TEXT SHOWN »
Types Of Narcissism In Children: The Influence Of Parents

Narcissistic Parental Values: This situation results in the child being raised in a competitive family that rewards only high achievement. Love is conditional in this environment. The parents may be exhibitionist narcissists (people who like to be the centre of admiration). According to the family motto, why bother if you cannot be the best? [5].

The Devaluing Narcissistic Parent: Here, the child is constantly being put down by a very authoritative and devaluing parent. There is generally an irritable temperament, an easy tendency to anger, and unrealistic expectations on the part of the parent. In the case of two or more children, the parent will praise one child while devaluing the others [6].

The Golden Child: Usually, these parents are closet narcissists who are uncomfortable in the spotlight. Instead, they boast about their child's exceptional abilities. Often, the child is gifted and deserves praise, but some parents sometimes go to absurd lengths to do so. An excessively idealised child as flawless and special can develop a narcissistic personality later in life [7].

RECORDED INFORMATION »
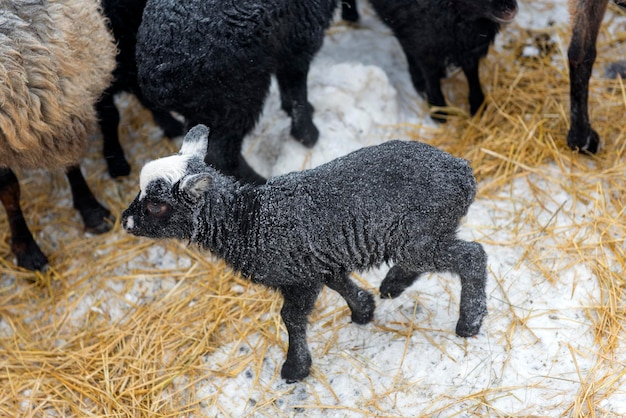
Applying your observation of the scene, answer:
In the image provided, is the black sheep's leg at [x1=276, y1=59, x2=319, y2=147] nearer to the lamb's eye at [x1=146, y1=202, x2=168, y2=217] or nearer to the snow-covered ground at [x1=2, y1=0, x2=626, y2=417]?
the snow-covered ground at [x1=2, y1=0, x2=626, y2=417]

WORK TO BE COMPLETED » Repeat the part of the text on narcissism in children word for word, starting with "Narcissistic Parental Values: This" and going on through "the best? [5].". This data has nothing to do with the text on narcissism in children.

TASK ANSWER »
Narcissistic Parental Values: This situation results in the child being raised in a competitive family that rewards only high achievement. Love is conditional in this environment. The parents may be exhibitionist narcissists (people who like to be the centre of admiration). According to the family motto, why bother if you cannot be the best? [5].